— Work task —
Given the listing below, write out exactly the lines starting with the line that has "foobar2000: Components Repository</title>" and going on through the line that has "Formats</a> | <a", both kept.

— Extracted data —
*** Begin section ***

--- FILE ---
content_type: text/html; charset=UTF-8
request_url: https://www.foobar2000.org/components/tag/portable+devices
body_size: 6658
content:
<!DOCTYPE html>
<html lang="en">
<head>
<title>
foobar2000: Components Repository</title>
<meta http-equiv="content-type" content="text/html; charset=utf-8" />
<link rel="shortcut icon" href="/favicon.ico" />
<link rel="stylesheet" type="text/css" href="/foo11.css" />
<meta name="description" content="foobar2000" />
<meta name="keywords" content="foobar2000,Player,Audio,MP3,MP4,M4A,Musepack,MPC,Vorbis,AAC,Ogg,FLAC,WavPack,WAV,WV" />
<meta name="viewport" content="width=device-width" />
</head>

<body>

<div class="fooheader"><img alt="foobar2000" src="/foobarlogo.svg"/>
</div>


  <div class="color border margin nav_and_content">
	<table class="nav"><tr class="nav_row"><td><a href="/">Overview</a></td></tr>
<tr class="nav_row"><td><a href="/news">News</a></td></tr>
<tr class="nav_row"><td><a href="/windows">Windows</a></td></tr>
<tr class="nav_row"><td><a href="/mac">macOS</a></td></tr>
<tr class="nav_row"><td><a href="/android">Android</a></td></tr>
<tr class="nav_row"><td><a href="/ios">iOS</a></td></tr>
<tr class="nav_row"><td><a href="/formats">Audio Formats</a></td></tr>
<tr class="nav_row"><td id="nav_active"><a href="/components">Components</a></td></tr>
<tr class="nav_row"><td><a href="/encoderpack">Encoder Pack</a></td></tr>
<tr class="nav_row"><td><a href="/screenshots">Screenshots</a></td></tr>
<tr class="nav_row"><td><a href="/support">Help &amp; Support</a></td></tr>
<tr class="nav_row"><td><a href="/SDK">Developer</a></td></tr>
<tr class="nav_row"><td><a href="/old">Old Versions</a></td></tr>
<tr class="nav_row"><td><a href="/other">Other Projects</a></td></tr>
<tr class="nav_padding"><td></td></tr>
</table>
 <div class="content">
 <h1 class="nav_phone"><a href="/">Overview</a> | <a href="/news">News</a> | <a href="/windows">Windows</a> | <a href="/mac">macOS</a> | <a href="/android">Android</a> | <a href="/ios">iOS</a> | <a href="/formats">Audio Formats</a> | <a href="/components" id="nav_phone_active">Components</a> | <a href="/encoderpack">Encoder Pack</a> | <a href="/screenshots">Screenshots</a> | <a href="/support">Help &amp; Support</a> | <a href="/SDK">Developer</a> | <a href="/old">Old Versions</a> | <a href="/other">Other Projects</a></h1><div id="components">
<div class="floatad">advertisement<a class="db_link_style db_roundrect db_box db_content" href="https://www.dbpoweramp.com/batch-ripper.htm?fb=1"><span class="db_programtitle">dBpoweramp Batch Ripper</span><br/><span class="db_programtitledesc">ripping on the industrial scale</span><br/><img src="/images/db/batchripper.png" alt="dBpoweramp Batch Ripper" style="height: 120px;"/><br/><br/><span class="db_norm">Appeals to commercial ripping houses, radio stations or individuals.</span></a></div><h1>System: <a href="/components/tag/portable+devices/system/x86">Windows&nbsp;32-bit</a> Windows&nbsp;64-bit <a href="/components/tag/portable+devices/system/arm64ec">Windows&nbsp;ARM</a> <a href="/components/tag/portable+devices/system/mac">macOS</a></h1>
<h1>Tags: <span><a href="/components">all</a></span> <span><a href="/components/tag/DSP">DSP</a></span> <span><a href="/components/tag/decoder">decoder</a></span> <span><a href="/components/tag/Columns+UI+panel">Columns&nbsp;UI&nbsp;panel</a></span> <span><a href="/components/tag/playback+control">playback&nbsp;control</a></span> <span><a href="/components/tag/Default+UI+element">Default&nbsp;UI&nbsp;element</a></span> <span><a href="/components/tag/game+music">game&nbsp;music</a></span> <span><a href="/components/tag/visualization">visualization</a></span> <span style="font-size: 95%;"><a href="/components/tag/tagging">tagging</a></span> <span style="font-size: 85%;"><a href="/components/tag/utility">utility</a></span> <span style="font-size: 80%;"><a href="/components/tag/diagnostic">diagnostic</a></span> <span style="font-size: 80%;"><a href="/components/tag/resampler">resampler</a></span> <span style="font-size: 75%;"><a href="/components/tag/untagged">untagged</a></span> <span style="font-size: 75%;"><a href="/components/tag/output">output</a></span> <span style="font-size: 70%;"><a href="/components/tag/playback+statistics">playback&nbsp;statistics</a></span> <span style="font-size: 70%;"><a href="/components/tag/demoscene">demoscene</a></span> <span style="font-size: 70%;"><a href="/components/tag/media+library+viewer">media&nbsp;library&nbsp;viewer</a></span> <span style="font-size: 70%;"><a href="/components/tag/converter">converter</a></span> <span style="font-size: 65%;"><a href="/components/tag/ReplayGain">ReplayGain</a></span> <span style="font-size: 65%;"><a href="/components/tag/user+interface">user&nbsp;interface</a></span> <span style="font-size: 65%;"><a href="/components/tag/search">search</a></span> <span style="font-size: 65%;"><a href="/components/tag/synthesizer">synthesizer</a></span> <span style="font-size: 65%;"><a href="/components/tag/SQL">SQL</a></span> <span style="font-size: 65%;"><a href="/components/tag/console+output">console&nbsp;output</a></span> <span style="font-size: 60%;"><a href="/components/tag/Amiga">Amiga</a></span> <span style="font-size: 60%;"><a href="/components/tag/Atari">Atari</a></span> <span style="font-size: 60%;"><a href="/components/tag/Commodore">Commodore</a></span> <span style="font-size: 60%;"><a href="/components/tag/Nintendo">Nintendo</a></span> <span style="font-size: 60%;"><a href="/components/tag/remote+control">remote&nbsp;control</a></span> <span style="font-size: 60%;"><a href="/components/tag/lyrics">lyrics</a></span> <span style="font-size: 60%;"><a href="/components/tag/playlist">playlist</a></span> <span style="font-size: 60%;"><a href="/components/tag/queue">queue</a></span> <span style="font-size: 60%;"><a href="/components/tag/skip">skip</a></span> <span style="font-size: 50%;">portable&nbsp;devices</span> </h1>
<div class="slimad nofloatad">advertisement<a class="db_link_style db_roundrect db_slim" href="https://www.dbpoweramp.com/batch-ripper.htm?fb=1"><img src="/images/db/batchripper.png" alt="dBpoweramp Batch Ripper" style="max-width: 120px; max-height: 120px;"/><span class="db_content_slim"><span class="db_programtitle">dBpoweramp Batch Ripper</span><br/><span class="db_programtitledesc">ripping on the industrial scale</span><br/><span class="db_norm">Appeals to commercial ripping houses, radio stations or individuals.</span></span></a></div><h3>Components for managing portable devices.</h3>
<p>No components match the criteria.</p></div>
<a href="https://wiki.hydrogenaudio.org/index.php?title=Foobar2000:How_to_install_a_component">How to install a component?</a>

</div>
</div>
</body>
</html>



*** End section ***

— Answer box —
foobar2000: Components Repository</title>
<meta http-equiv="content-type" content="text/html; charset=utf-8" />
<link rel="shortcut icon" href="/favicon.ico" />
<link rel="stylesheet" type="text/css" href="/foo11.css" />
<meta name="description" content="foobar2000" />
<meta name="keywords" content="foobar2000,Player,Audio,MP3,MP4,M4A,Musepack,MPC,Vorbis,AAC,Ogg,FLAC,WavPack,WAV,WV" />
<meta name="viewport" content="width=device-width" />
</head>

<body>

<div class="fooheader"><img alt="foobar2000" src="/foobarlogo.svg"/>
</div>


  <div class="color border margin nav_and_content">
	<table class="nav"><tr class="nav_row"><td><a href="/">Overview</a></td></tr>
<tr class="nav_row"><td><a href="/news">News</a></td></tr>
<tr class="nav_row"><td><a href="/windows">Windows</a></td></tr>
<tr class="nav_row"><td><a href="/mac">macOS</a></td></tr>
<tr class="nav_row"><td><a href="/android">Android</a></td></tr>
<tr class="nav_row"><td><a href="/ios">iOS</a></td></tr>
<tr class="nav_row"><td><a href="/formats">Audio Formats</a></td></tr>
<tr class="nav_row"><td id="nav_active"><a href="/components">Components</a></td></tr>
<tr class="nav_row"><td><a href="/encoderpack">Encoder Pack</a></td></tr>
<tr class="nav_row"><td><a href="/screenshots">Screenshots</a></td></tr>
<tr class="nav_row"><td><a href="/support">Help &amp; Support</a></td></tr>
<tr class="nav_row"><td><a href="/SDK">Developer</a></td></tr>
<tr class="nav_row"><td><a href="/old">Old Versions</a></td></tr>
<tr class="nav_row"><td><a href="/other">Other Projects</a></td></tr>
<tr class="nav_padding"><td></td></tr>
</table>
 <div class="content">
 <h1 class="nav_phone"><a href="/">Overview</a> | <a href="/news">News</a> | <a href="/windows">Windows</a> | <a href="/mac">macOS</a> | <a href="/android">Android</a> | <a href="/ios">iOS</a> | <a href="/formats">Audio Formats</a> | <a href="/components" id="nav_phone_active">Components</a> | <a href="/encoderpack">Encoder Pack</a> | <a href="/screenshots">Screenshots</a> | <a href="/support">Help &amp; Support</a> | <a href="/SDK">Developer</a> | <a href="/old">Old Versions</a> | <a href="/other">Other Projects</a></h1><div id="components">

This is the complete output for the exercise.